A córnea é um tecido transparente que está situado na frente do olho. É composto por três camadas principais: uma camada epitelial na superfície externa, uma camada de estroma médio e uma camada interna chamada endotelio córnea. O endotelio córnea é uma monocamada de células que fica em uma membrana do porão chamada membrana de Descemet e mantém a transparência da córnea regulando a quantidade de fluido que entra no estrume do humor aquoso subjacente. Muito fluido dentro do estrume causa inchaço na córnea, opacidade e perda de visão. O endotelo é, portanto, vital para manter a visão.

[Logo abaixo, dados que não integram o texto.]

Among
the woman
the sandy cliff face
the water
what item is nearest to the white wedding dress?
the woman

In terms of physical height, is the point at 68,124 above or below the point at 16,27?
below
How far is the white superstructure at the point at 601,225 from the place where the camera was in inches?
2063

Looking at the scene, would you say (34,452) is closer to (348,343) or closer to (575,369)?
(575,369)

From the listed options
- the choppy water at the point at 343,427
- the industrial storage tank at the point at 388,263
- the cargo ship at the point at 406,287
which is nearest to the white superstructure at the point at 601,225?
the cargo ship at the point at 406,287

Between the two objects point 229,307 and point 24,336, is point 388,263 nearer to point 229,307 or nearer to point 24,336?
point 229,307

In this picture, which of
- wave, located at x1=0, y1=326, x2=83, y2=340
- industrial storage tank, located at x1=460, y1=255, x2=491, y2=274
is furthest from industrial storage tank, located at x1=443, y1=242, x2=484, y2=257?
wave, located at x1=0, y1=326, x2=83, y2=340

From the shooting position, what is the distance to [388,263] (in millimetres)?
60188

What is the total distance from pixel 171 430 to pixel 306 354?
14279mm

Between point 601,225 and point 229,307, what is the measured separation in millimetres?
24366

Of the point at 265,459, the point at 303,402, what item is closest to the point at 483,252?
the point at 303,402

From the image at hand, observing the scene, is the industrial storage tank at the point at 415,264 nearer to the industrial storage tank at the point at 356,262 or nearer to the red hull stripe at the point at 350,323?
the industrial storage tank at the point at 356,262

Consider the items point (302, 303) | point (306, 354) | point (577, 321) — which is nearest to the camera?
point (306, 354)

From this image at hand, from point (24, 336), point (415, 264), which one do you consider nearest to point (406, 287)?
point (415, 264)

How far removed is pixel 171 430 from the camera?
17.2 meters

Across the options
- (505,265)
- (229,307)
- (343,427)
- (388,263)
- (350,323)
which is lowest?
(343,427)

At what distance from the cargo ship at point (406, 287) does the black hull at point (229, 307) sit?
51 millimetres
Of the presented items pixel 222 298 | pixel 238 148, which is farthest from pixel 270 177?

O endotelo córnea pode se tornar disfuncional por uma série de razões, incluindo envelhecimento, doença e lesão, e o único tratamento atual é a cirurgia de transplante. Durante esta cirurgia, o endotelo e a membrana de Descemet são removidos da córnea do paciente e substituídos por um enxerto de endotelio e a membrana de Descemet obtida de uma córnea doadora. Muitos enxertos de endotelio também contêm uma fina camada de tecido estrônio para ajudar no manuseio e afixação à córneahospedeira 1.
Em todo o mundo, a demanda por tecido doador de córnea para cirurgias de transplante é maior do que a quantidade que pode ser fornecida pelos bancos oculares2. Por isso, houve um impulso para desenvolver transplantes de endotelio de córnea projetados por tecido que poderiam ser usados para aliviar essa carência3. A lógica para isso baseia-se no fato de que, atualmente, o endotelo de uma córnea individual só pode ser transferido para um único paciente, no entanto, se as células endoteliais da córnea foram expandidas e cultivadas pela primeira vez em andaimes biomateriais na cultura tecidual, elas poderiam ser usadas para tratar vários pacientes.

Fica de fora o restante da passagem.